THE DATA =
====

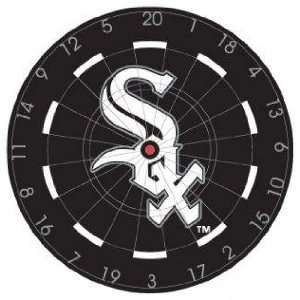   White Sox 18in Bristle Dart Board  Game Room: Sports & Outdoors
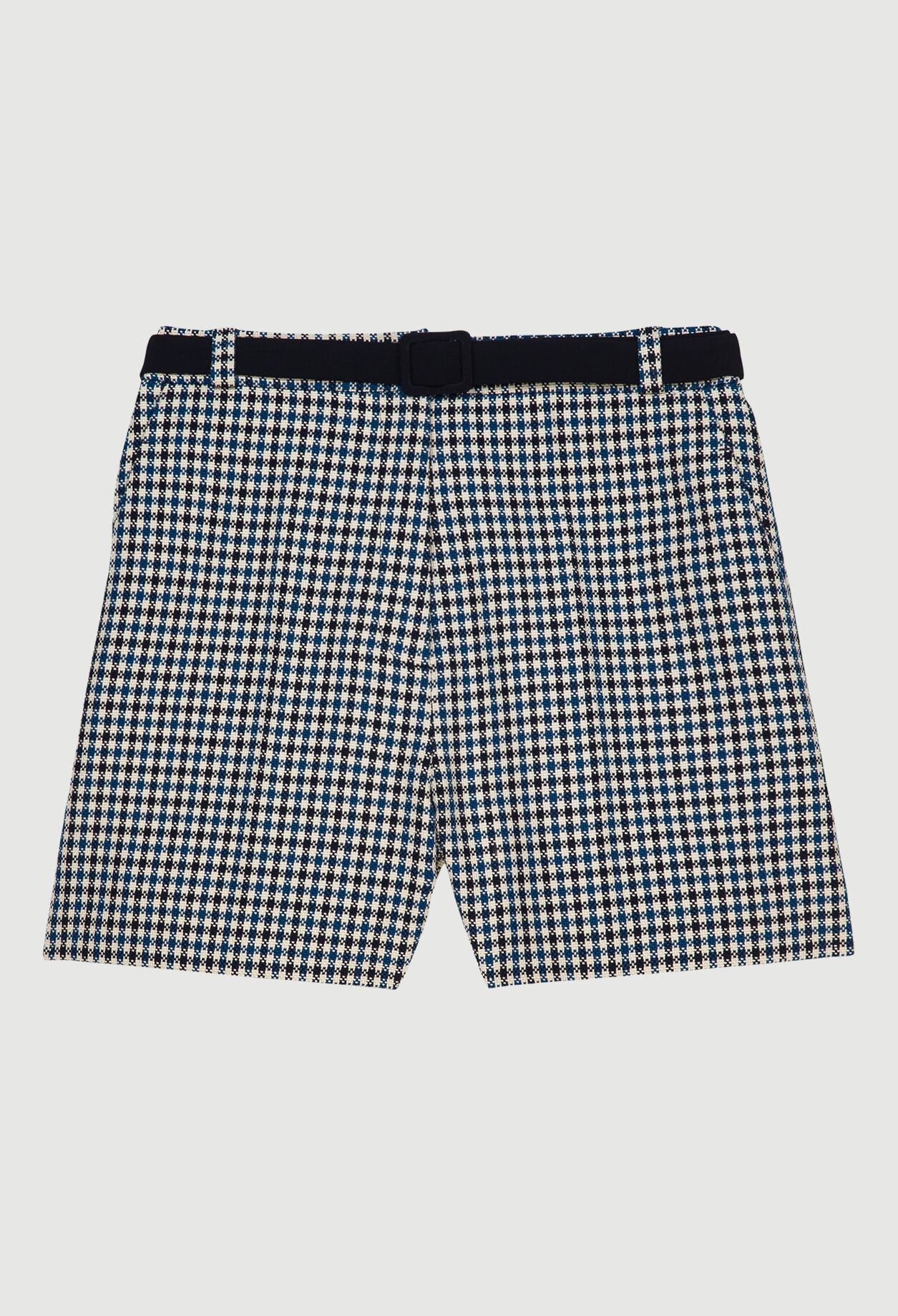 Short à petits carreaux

====

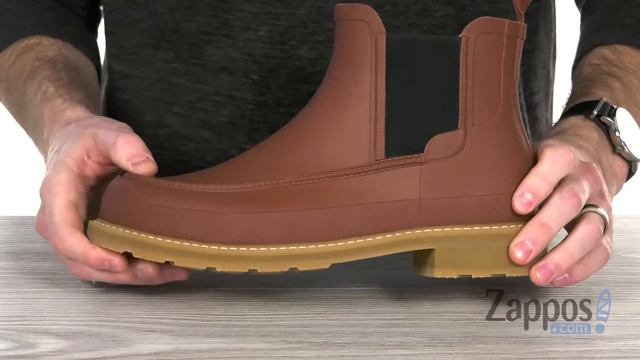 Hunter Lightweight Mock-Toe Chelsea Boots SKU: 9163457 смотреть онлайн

====

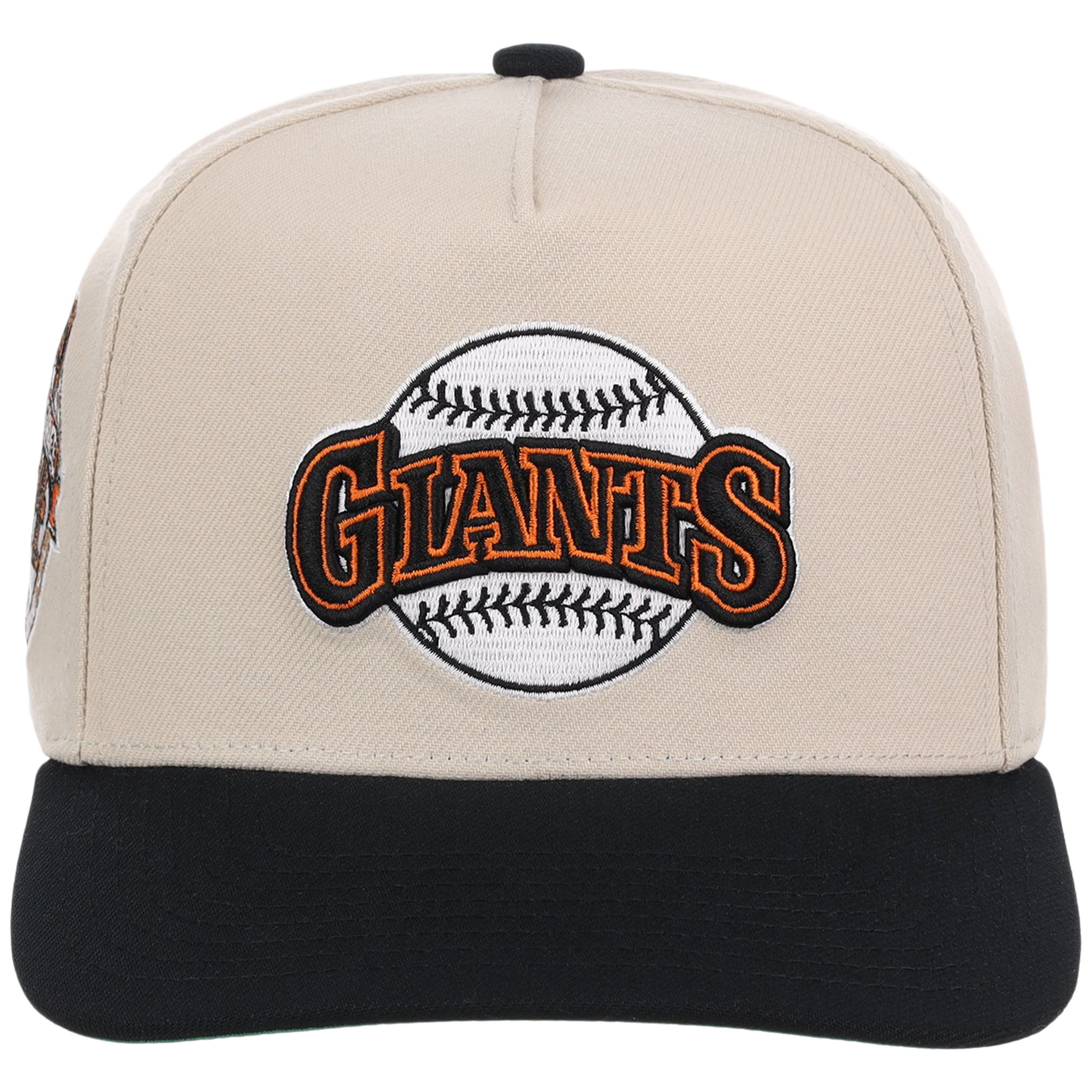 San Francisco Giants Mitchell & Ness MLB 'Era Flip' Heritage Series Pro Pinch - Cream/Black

====

WORK REQUIRED =
Using the data above, set down each line from the line with "White Sox 18in" to the line with "Short à petits carreaux" exactly, both ends included, and leave the pictures behind. Nothing else belongs.

PROBLEM SOLUTION =
   White Sox 18in Bristle Dart Board  Game Room: Sports & Outdoors
 Short à petits carreaux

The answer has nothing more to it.